→ WHAT THE TASK ASKS: Print the data that follows exactly.

[Records from a dataset]
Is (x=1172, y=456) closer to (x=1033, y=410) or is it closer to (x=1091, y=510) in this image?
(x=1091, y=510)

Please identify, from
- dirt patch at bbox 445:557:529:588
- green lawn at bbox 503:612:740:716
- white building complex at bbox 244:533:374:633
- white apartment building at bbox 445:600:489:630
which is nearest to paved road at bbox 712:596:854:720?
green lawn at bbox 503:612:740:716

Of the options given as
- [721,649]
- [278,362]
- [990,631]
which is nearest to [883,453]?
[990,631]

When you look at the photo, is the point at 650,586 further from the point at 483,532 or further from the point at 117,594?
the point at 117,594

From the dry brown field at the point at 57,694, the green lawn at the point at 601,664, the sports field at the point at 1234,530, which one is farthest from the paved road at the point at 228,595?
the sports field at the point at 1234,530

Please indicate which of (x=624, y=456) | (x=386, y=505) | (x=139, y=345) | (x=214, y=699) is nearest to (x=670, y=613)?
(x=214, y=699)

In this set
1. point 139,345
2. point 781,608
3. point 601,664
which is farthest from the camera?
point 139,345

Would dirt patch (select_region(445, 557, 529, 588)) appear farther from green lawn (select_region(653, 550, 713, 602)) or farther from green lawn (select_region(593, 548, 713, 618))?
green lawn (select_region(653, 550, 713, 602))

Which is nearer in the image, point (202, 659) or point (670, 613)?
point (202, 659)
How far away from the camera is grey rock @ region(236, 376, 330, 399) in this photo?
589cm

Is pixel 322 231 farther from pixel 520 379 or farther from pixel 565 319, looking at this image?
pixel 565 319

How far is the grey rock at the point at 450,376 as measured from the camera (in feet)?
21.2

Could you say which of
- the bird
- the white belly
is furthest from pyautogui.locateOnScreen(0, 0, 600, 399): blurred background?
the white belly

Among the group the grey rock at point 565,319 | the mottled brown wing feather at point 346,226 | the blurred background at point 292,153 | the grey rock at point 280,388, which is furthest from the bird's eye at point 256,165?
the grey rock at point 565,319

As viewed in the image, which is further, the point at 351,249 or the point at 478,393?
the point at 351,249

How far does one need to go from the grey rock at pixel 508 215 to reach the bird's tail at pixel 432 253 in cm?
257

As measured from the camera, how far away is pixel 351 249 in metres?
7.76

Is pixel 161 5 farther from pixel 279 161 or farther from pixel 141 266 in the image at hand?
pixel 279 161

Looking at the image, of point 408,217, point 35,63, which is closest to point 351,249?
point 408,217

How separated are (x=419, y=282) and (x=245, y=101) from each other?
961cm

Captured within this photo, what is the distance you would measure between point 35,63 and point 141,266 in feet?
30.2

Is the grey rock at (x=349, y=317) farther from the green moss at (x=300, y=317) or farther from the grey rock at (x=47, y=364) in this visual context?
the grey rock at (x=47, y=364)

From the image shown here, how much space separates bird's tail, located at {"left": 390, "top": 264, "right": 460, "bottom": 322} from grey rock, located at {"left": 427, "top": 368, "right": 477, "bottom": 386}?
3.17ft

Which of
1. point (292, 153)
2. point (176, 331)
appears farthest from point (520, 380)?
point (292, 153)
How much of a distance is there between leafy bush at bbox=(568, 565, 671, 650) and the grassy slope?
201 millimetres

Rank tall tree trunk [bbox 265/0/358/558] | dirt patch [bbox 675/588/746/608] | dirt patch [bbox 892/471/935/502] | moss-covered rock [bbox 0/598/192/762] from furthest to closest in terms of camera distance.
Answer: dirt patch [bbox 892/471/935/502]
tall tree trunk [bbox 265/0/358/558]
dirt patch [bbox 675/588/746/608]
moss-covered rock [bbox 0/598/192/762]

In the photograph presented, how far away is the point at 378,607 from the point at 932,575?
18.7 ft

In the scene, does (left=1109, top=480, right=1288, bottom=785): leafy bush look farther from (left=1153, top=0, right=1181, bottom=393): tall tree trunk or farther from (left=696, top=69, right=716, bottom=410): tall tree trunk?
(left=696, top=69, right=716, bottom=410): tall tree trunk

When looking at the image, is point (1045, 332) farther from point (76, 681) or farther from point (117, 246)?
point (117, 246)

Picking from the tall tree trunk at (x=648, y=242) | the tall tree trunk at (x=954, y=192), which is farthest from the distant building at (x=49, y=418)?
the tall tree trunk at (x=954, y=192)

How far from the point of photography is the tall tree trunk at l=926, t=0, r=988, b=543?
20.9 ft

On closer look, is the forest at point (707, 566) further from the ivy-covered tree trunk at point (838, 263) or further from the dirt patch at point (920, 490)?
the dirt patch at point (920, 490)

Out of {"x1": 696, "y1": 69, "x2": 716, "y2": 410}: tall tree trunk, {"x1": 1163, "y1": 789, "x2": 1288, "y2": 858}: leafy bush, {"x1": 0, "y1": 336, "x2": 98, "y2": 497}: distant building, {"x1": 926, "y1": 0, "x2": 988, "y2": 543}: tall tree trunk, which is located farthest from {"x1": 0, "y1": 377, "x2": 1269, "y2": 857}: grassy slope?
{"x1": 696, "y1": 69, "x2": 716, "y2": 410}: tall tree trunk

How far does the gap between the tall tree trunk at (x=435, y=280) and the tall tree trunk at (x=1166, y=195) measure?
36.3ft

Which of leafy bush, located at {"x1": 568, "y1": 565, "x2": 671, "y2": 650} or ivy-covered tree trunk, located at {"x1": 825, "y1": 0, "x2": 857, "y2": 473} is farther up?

→ FINISHED EXERCISE:
Is (x=1172, y=456) closer to (x=1033, y=410) or is it closer to (x=1091, y=510) in this image?
(x=1091, y=510)

Please identify, from
- dirt patch at bbox 445:557:529:588
- green lawn at bbox 503:612:740:716
- white building complex at bbox 244:533:374:633
- white apartment building at bbox 445:600:489:630
which is nearest to paved road at bbox 712:596:854:720?
green lawn at bbox 503:612:740:716

Of the options given as
- [721,649]
- [278,362]
- [990,631]
which is nearest to [883,453]?
[990,631]

When you look at the photo, is the point at 650,586 further from the point at 483,532 or further from the point at 117,594?
the point at 117,594

From the dry brown field at the point at 57,694, the green lawn at the point at 601,664, the sports field at the point at 1234,530, which one is farthest from the paved road at the point at 228,595?
the sports field at the point at 1234,530

Please indicate which of (x=624, y=456) | (x=386, y=505) | (x=139, y=345) | (x=214, y=699) is nearest to (x=670, y=613)?
(x=214, y=699)

In this set
1. point 139,345
2. point 781,608
3. point 601,664
which is farthest from the camera?
point 139,345

Would dirt patch (select_region(445, 557, 529, 588)) appear farther from green lawn (select_region(653, 550, 713, 602)) or farther from green lawn (select_region(593, 548, 713, 618))?
green lawn (select_region(653, 550, 713, 602))

Which is nearer in the image, point (202, 659) or point (670, 613)?
point (202, 659)
How far away from the camera is grey rock @ region(236, 376, 330, 399) in this photo?
589cm

Is pixel 322 231 farther from pixel 520 379 or farther from pixel 565 319, looking at this image?
pixel 565 319

How far is the grey rock at the point at 450,376 as measured from the camera (in feet)?
21.2

Could you say which of
- the bird
- the white belly
is furthest from pyautogui.locateOnScreen(0, 0, 600, 399): blurred background?
the white belly

Among the group the grey rock at point 565,319 | the mottled brown wing feather at point 346,226 | the blurred background at point 292,153 | the grey rock at point 280,388, which is furthest from the bird's eye at point 256,165?
the grey rock at point 565,319

As viewed in the image, which is further, the point at 351,249 or the point at 478,393?
the point at 351,249

How far does one need to go from the grey rock at pixel 508 215 to reach the bird's tail at pixel 432 253 in cm?
257

As measured from the camera, how far away is pixel 351 249 in metres?
7.76

Is pixel 161 5 farther from pixel 279 161 or farther from pixel 141 266 in the image at hand?
pixel 279 161

Looking at the image, of point 408,217, point 35,63, which is closest to point 351,249?
point 408,217

How separated are (x=419, y=282) and (x=245, y=101) from each other?
961cm

Captured within this photo, what is the distance you would measure between point 35,63 and point 141,266 in feet?
30.2

Is the grey rock at (x=349, y=317) farther from the green moss at (x=300, y=317) or farther from the grey rock at (x=47, y=364) in this visual context?
the grey rock at (x=47, y=364)

From the image shown here, how much space separates bird's tail, located at {"left": 390, "top": 264, "right": 460, "bottom": 322} from grey rock, located at {"left": 427, "top": 368, "right": 477, "bottom": 386}?
3.17ft

Which of
1. point (292, 153)
2. point (176, 331)
appears farthest from point (520, 380)?
point (292, 153)
How much of a distance is there between leafy bush at bbox=(568, 565, 671, 650) and the grassy slope?
201 millimetres

Rank tall tree trunk [bbox 265/0/358/558] | dirt patch [bbox 675/588/746/608] | dirt patch [bbox 892/471/935/502] | moss-covered rock [bbox 0/598/192/762] from furthest to closest in terms of camera distance.
Answer: dirt patch [bbox 892/471/935/502]
tall tree trunk [bbox 265/0/358/558]
dirt patch [bbox 675/588/746/608]
moss-covered rock [bbox 0/598/192/762]

In the photograph presented, how far away is the point at 378,607 from the point at 932,575?
18.7 ft

In the scene, does (left=1109, top=480, right=1288, bottom=785): leafy bush look farther from (left=1153, top=0, right=1181, bottom=393): tall tree trunk or farther from (left=696, top=69, right=716, bottom=410): tall tree trunk?
(left=696, top=69, right=716, bottom=410): tall tree trunk

When looking at the image, is point (1045, 332) farther from point (76, 681) or farther from point (117, 246)?
point (117, 246)

Picking from the tall tree trunk at (x=648, y=242) | the tall tree trunk at (x=954, y=192), which is farthest from the distant building at (x=49, y=418)?
the tall tree trunk at (x=954, y=192)

How far from the point of photography is the tall tree trunk at l=926, t=0, r=988, b=543?
20.9 ft

On closer look, is the forest at point (707, 566) further from the ivy-covered tree trunk at point (838, 263) or further from the dirt patch at point (920, 490)?
the dirt patch at point (920, 490)

Out of {"x1": 696, "y1": 69, "x2": 716, "y2": 410}: tall tree trunk, {"x1": 1163, "y1": 789, "x2": 1288, "y2": 858}: leafy bush, {"x1": 0, "y1": 336, "x2": 98, "y2": 497}: distant building, {"x1": 926, "y1": 0, "x2": 988, "y2": 543}: tall tree trunk, which is located farthest from {"x1": 0, "y1": 377, "x2": 1269, "y2": 857}: grassy slope?
{"x1": 696, "y1": 69, "x2": 716, "y2": 410}: tall tree trunk

How far does the gap between the tall tree trunk at (x=435, y=280) and the tall tree trunk at (x=1166, y=195) measure?
36.3ft

Which of leafy bush, located at {"x1": 568, "y1": 565, "x2": 671, "y2": 650} or ivy-covered tree trunk, located at {"x1": 825, "y1": 0, "x2": 857, "y2": 473} is farther up?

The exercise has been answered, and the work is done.